* _ВЫБРАННЫЙ ОТРЫВОК_

Делались попытки утверждать, что статьи 1842 – 1843 годов свидетельствуют о гуманизме и анархизме истоков Марксовой мысли. Более того, пытались утверждать, что Маркс того времени – не Маркс. Сам Маркс в 1859 году скромно упоминает об этих статьях как о детских шалостях; однако он считает необходимым упомянуть о своем первом столкновении с проблемой «материальных интересов», с «экономическими проблемами». Представляется, что процитированные выше положения идут гораздо дальше того, что писал Маркс в работе «К критике политической экономии. Предисловие» [См. МЭ: 13, 5 – 9]. Они знаменуют собой пусть интуитивное, но недвусмысленное вхождение Маркса в историческую проблематику. Можно возразить, что подобное обоснование марксистского мировоззрения с помощью ранних и еще незрелых работ Маркса означает «спрягать в прошедшем времени» историю мысли. Однако несправедливо видеть в этих работах лишь юношеское возмущение властью, лишь банальный протест «демократического» чувства против «злоупотреблений» собственников. В действительности, начиная с 1842 года Марксом была поставлена на обсуждение как раз тогда формировавшаяся проблема взаимоотношений собственности и государства, их природы. Многие марксисты, вспомнив об истоках своих убеждений, обнаружат здесь подобные своим наивные и прямолинейные откровения, основанные тем не менее на историческом опыте. Марксистами не становятся, лишь читая Маркса и вообще лишь предаваясь чтению, но ими становятся, пристально глядя вокруг себя, следя за развитием дебатов, наблюдая действительность и составляя о ней критические суждения. Таким образом стал марксистом сам Маркс.
2. «Мы знаем только одну единственную науку, науку истории»

* _УСЛОВИЕ ЗАДАЧИ_
Как, судя по отрывку о ранних статьях Маркса, сам Маркс в 1859 году отзывался о своих статьях 1842–1843 годов?

* _ПЕРЕЧЕНЬ МАТЕРИАЛОВ_

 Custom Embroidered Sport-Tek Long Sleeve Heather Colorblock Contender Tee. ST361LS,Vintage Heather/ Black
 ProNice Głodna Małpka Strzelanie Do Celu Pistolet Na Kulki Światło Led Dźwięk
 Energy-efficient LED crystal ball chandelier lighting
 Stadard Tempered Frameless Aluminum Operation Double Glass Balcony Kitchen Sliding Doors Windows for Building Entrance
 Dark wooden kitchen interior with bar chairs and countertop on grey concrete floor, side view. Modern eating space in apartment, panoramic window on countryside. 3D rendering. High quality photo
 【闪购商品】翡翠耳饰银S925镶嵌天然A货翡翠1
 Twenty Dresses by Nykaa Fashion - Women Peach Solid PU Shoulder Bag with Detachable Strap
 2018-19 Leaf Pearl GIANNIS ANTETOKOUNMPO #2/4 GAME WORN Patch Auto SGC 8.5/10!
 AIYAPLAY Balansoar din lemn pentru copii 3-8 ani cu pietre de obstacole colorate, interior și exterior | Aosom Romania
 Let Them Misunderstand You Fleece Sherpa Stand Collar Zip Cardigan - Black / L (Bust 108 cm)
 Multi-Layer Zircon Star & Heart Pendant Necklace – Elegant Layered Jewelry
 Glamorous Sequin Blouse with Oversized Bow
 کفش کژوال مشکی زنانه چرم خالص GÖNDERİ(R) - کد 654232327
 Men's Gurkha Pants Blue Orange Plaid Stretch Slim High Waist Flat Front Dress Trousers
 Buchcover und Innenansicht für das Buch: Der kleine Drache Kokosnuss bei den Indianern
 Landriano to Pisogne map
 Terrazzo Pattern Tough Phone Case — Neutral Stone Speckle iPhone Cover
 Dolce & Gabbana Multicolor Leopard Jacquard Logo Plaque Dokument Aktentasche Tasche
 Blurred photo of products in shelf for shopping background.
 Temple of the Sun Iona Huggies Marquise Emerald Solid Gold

* _ОТВЕТ_
Он скромно упоминал о них как о детских шалостях.